Enseignement et engagement

À savoir comment le professeur universitaire et l’organisateur communautaire cohabitaient : « J’ai toujours eu le souci de garder une distance critique, je ne me suis jamais défini comme ¨militant de première ligne », mais comme appui, consultant, j’avais mes convictions bien sûr, mais aussi le souci de rester dans un rôle d’accompagnement et d’analyse du sens de l’action et des modes de pratique. Je trouvais une heureuse combinaison entre la recherche, l’enseignement, l’organisation communautaire. On était appelé à soutenir la réflexion et l’action selon les situations locales. Le mouvement social en Abitibi était en effervescence, entre autres à travers les coopératives dont celle de Guyenne où se trouvait mon mentor, Roger Guy, c’était un des premiers grands projets pour le développement intégré ¨laissez- nous nos ressources! », on découvre la réalité des paroisses marginales, des communautés autochtones, dont celle du Lac Simon où des profs allaient en appui.  Je disais aux gens du Lac Simon, la réalité que vous vivez et sur laquelle vous voulez agir, je m’y retrouve tellement sur le plan personnel : celle d’un ti-cul qui a grandi sur une terre de colon et qui voulait que les ressources servent aux gens de la communauté. »

Bilan et constats

Une année sabbatique en 1990 et un constat s’impose. « J’avais l’impression que j’étais à bout d’énergie, que je n’avais plus de ressources à apporter. Je réalise aussi qu’après un cycle de 8 à10 ans et j’ai besoin de passer à autre chose. Il y avait aussi l’air ambiant:  dans les discussions sur l’orientation des services de santé, je disais arrêtons de toujours miser sur les docteurs alors qu’on avait des problèmes à les recruter. On a des infirmières de colonie qui étaient les « docteurs du quotidien » pourquoi ne pas miser sur cette force. Je sentais de l’opposition, peu d’écoute. Au niveau des coop on entrait dans une phase d’institutionnalisation, réductrice selon moi, dont on voit aujourd’hui le résultat par exemple avec les caisses populaires…on ne sait plus que c’était un mouvement coopératif. Je voyais ce glissement et je ne me sentais plus mobilisé. »

L’ancrage à Sherbrooke

« Comme j’étais coordonnateur du Regroupement des unités de formation en travail social, j’avais des contacts à Sherbrooke et leur programme en travail social m’intéressait. J’y ai été professeur et directeur de département de1991 à 2004.  Ensuite en retraite graduelle à mi-temps, disponible pour l’enseignement et l’encadrement des stagiaires. »

Une retraite active

« La retraite ce n’était pas choisir de rien faire, mais me donner la liberté de choisir. J’ai poursuivi mes engagements dans la communauté, entre autres avec la Corporation de développement communautaire (CDC) dont j’ai été président. J’ai participé activement à une organisation communautaire en santé mentale pendant de nombreuses années.  J’ai travaillé à la coordination du regroupement des unités en travail social.

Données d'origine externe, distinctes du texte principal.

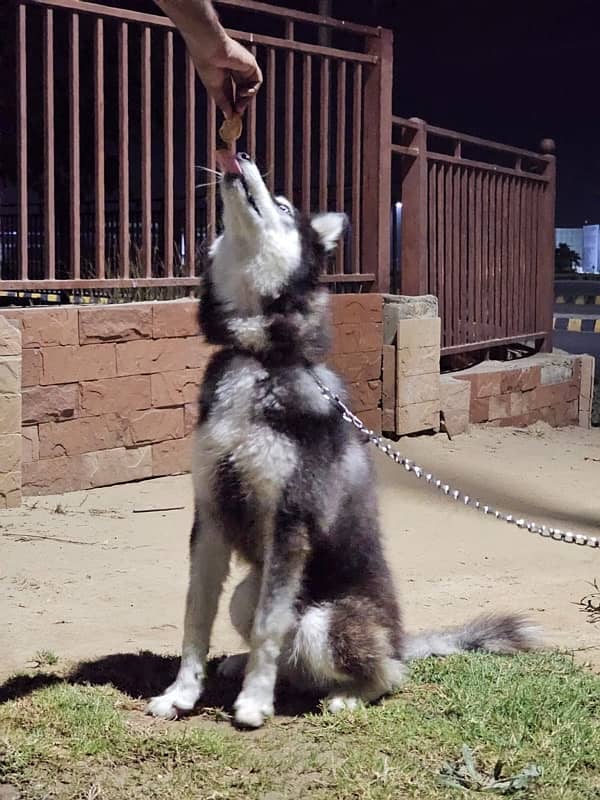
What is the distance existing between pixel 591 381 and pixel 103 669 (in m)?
9.21

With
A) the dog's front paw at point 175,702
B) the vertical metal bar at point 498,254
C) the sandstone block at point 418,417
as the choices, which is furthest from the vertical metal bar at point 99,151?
the vertical metal bar at point 498,254

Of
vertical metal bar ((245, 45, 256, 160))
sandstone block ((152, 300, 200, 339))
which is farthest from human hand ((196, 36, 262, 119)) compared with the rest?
vertical metal bar ((245, 45, 256, 160))

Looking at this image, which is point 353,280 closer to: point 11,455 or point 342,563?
point 11,455

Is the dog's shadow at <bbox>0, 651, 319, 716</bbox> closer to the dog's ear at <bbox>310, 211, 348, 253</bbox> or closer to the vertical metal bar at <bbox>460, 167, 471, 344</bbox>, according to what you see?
the dog's ear at <bbox>310, 211, 348, 253</bbox>

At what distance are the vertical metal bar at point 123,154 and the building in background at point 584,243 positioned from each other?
27.8m

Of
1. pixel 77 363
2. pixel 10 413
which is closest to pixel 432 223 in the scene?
pixel 77 363

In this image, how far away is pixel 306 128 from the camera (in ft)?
28.8

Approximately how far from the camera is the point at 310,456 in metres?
3.50

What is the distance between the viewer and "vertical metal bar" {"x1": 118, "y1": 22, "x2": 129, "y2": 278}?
24.0ft

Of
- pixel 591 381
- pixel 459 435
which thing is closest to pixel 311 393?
pixel 459 435

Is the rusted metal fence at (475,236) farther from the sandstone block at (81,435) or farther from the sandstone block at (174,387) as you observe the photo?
the sandstone block at (81,435)

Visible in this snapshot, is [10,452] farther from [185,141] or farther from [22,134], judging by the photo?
[185,141]

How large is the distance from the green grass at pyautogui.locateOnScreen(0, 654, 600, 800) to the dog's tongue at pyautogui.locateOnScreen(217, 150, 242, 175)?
5.62ft

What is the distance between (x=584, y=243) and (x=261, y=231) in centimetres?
3265
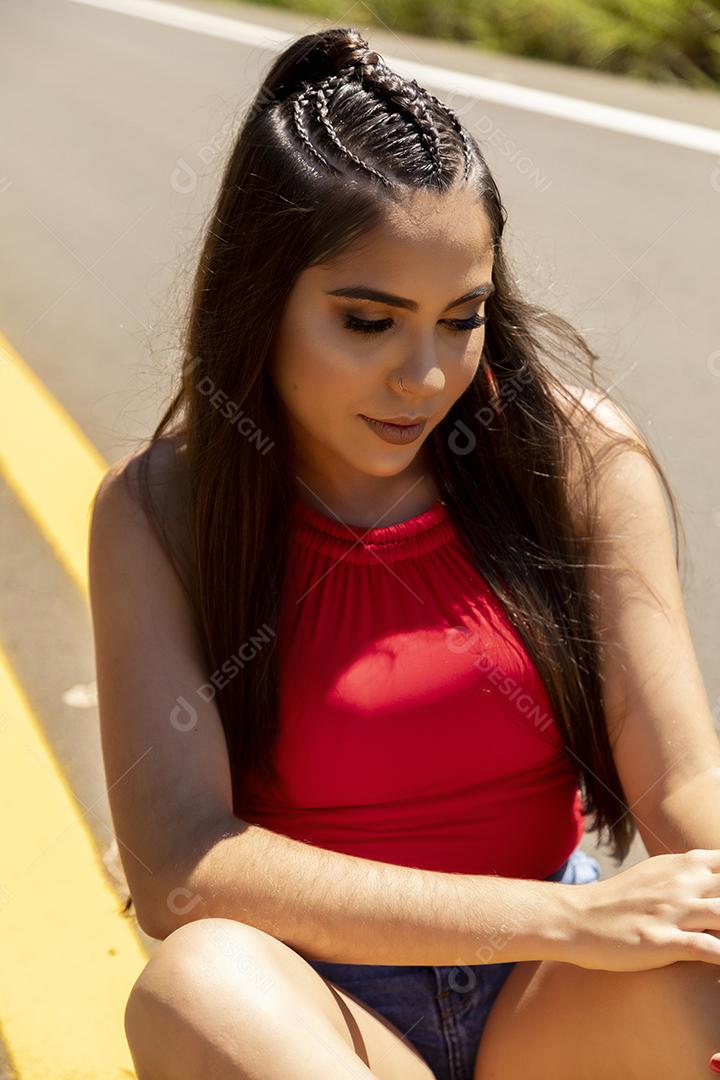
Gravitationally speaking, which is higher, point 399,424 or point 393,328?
point 393,328

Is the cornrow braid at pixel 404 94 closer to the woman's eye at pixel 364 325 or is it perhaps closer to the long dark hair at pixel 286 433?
the long dark hair at pixel 286 433

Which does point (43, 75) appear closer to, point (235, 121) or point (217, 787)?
point (235, 121)

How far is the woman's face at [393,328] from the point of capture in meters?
2.12

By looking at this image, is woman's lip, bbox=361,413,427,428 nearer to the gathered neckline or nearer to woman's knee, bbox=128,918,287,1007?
the gathered neckline

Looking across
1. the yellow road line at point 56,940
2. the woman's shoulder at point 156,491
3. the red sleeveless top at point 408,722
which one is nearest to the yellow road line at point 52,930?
the yellow road line at point 56,940

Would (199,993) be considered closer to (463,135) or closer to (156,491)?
(156,491)

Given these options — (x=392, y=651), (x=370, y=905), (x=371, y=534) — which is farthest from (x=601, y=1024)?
(x=371, y=534)

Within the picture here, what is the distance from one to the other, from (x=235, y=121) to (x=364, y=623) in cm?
114

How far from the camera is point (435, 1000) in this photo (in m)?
2.25

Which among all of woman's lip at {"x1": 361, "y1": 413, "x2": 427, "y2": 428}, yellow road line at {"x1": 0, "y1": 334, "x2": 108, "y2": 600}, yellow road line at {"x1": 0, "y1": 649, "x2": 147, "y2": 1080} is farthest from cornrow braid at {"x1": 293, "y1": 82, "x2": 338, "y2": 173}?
yellow road line at {"x1": 0, "y1": 334, "x2": 108, "y2": 600}

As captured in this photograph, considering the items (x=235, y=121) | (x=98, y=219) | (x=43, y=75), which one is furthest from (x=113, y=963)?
(x=43, y=75)

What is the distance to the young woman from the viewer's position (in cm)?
203

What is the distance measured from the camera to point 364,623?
2.29 metres

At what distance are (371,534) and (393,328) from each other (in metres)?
0.38
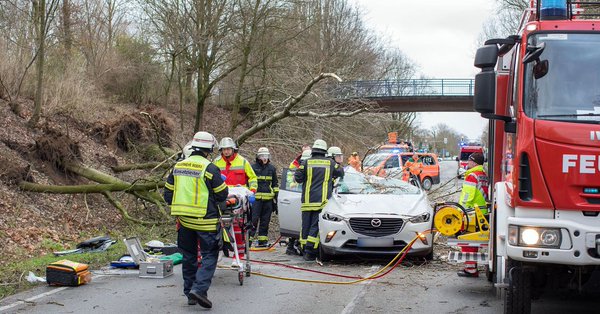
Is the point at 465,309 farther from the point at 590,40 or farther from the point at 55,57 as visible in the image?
the point at 55,57

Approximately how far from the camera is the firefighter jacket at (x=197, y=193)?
7617 mm

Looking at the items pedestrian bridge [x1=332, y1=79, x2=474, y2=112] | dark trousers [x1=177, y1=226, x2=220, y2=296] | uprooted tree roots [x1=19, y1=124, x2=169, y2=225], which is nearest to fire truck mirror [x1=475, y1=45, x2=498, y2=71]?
dark trousers [x1=177, y1=226, x2=220, y2=296]

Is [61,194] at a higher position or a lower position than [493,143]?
lower

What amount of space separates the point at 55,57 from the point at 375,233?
16.3 metres

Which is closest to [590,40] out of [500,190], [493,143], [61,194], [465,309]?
[500,190]

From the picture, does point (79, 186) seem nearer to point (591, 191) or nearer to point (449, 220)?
point (449, 220)

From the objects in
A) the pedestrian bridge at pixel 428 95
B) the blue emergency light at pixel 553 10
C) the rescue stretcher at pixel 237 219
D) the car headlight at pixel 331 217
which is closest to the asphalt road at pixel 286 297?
the rescue stretcher at pixel 237 219

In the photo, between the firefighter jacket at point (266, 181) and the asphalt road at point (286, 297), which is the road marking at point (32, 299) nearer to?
the asphalt road at point (286, 297)

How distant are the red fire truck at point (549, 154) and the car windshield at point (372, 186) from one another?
504cm

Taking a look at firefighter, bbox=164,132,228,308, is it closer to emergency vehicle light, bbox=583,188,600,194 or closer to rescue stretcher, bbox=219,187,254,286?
rescue stretcher, bbox=219,187,254,286

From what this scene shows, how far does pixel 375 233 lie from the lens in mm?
10484

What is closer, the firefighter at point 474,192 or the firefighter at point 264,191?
the firefighter at point 474,192

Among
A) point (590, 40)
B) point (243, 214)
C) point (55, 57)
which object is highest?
point (55, 57)

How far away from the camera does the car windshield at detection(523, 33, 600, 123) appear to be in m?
5.90
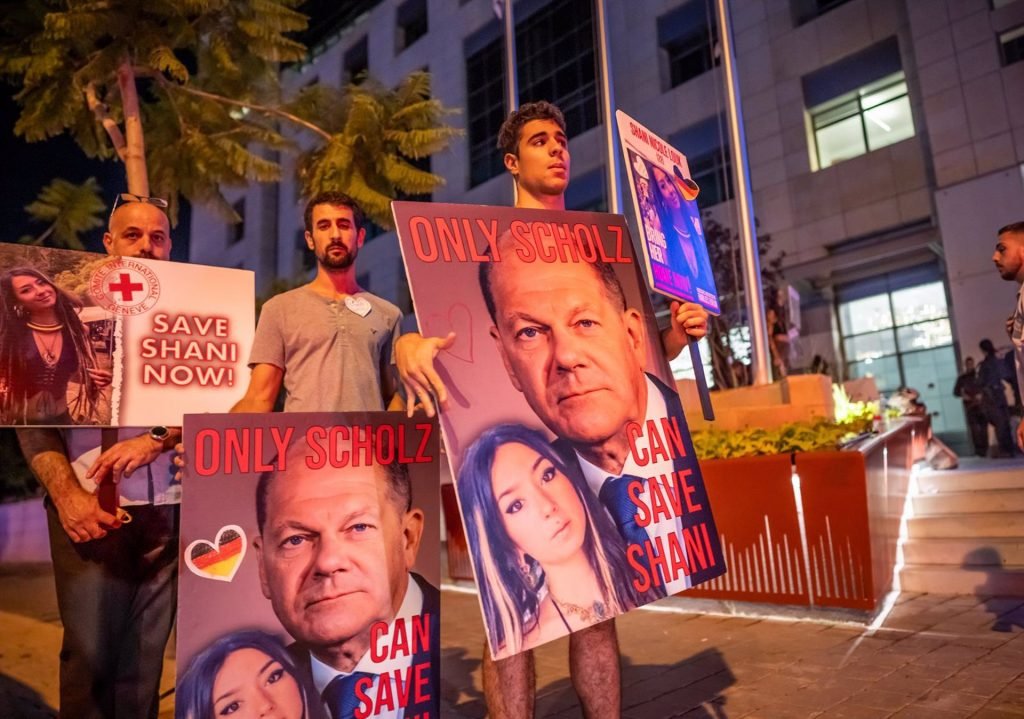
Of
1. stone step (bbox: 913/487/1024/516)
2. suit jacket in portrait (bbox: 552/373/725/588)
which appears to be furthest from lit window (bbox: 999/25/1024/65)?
suit jacket in portrait (bbox: 552/373/725/588)

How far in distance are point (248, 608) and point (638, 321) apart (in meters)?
1.53

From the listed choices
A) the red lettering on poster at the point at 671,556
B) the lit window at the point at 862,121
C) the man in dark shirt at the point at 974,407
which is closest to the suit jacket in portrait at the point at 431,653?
the red lettering on poster at the point at 671,556

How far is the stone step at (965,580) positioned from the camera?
17.9ft

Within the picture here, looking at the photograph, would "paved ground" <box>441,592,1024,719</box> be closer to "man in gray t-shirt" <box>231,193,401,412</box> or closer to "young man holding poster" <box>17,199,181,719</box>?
"young man holding poster" <box>17,199,181,719</box>

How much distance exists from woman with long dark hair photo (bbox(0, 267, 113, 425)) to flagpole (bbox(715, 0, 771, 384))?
808 centimetres

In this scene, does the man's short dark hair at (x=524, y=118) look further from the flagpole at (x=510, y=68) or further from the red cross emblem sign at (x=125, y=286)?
the flagpole at (x=510, y=68)

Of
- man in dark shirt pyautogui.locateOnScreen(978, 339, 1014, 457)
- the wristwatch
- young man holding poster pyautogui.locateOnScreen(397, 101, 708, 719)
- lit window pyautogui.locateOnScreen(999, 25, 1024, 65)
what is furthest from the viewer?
lit window pyautogui.locateOnScreen(999, 25, 1024, 65)

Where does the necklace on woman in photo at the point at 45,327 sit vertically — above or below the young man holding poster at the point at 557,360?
above

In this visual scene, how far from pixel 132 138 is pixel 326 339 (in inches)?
245

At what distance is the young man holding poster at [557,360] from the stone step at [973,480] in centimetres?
650

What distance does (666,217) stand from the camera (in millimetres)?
2336

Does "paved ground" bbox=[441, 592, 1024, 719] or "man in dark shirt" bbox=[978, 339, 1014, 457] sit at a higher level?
"man in dark shirt" bbox=[978, 339, 1014, 457]

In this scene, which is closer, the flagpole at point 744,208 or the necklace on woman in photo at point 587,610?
the necklace on woman in photo at point 587,610

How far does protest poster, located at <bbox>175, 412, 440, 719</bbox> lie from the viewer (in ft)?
6.28
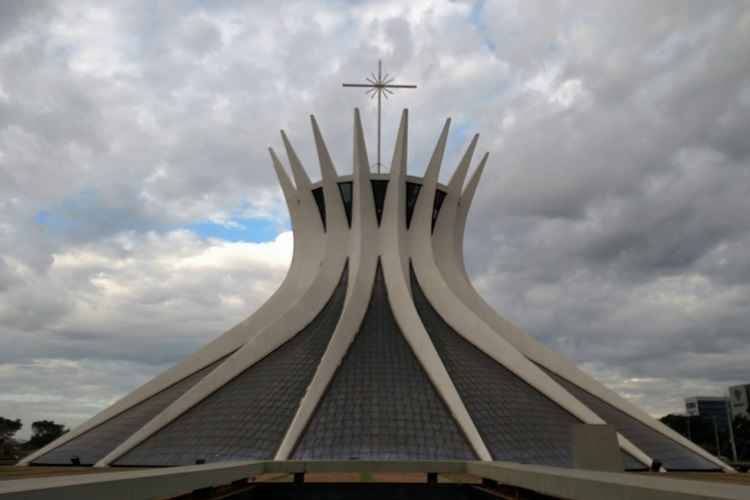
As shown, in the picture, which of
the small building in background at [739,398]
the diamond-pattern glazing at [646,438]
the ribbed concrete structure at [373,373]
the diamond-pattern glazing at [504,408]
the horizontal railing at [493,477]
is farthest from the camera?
the small building in background at [739,398]

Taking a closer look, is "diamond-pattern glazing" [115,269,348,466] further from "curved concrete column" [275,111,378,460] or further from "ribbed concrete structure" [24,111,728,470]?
"curved concrete column" [275,111,378,460]

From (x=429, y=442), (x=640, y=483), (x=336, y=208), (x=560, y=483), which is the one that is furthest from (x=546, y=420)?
(x=640, y=483)

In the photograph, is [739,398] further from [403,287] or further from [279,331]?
[279,331]

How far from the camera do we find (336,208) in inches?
1266

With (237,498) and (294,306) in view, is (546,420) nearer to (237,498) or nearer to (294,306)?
(294,306)

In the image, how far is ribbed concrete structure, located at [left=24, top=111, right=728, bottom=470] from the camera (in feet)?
72.6

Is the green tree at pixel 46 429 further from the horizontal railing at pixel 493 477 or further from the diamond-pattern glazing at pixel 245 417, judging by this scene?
the horizontal railing at pixel 493 477

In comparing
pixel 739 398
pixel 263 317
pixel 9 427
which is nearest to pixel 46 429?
pixel 9 427

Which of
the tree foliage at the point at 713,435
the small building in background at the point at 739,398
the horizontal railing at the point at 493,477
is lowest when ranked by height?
the tree foliage at the point at 713,435

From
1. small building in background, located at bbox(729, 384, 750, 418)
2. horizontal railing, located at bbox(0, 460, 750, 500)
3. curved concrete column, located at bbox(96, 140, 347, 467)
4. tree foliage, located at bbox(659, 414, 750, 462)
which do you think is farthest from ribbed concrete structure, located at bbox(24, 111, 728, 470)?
A: small building in background, located at bbox(729, 384, 750, 418)

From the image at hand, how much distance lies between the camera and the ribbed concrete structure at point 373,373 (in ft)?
72.6

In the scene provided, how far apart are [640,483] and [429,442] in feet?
54.6

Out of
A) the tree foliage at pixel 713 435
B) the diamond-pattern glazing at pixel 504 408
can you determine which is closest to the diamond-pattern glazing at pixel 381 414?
the diamond-pattern glazing at pixel 504 408

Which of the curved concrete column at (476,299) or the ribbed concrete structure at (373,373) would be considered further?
the curved concrete column at (476,299)
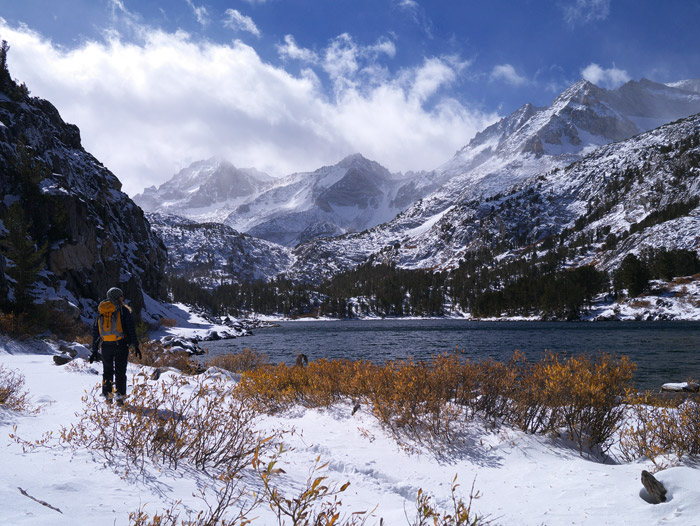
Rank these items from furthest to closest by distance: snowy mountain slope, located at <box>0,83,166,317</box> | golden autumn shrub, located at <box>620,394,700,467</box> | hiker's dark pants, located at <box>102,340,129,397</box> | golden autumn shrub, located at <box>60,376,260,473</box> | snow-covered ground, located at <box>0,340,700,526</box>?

La découverte de l’international: le Mali

C’est à travers des interventions au Mali que le déclic se produit. Un projet de développement des compétences financé par l’ACDI est mis en œuvre avec les coopératives, le Carrefour de solidarité internationale, le Département de service social. « Je remplace un professeur en organisation communautaire. Je me retrouve au Mali, en janvier 2005 et encore quelques mois plus tard, pour former des agents terrain qui interviennent au niveau des organisations paysannes. Je découvre le vrai terrain, je revivais ce que j’avais vécu avec mes parents: on n’avait rien, mais comparé avec cette réalité, je voyais la différence entre ces riens! Je découvre des personnes extraordinaires, une joie de vivre, des organisations de base dynamiques.

« Grâce à ces deux séjours au Mali, j’ai réalisé que l’accompagnement au développement des communautés du Sud, c’était non seulement souhaitable mais essentiel. Ces communautés sont profondément impactées par les enjeux que nous visons ici mais avec des conséquences beaucoup plus graves, les changements climatiques par exemple.  Je me dis il faut agir. Mon côté organisateur communautaire et mes convictions sont secoués. »

Le Fonds Solidarité Sud

« Je connaissais Louis Favreau, il me contacte pour que je développe une équipe à Sherbrooke en 2009-2010.  Je ne suis pas sûr qu’on avait une vision claire de ce qu’était et serait le Fonds, mais il y avait déjà une vision différente de l’aide humanitaire nécessaire mais insuffisante si elle n’est pas située dans une perspective de développement des communautés. Mon expérience au Mali était dans cette perspective et je me retrouvais bien au Fonds.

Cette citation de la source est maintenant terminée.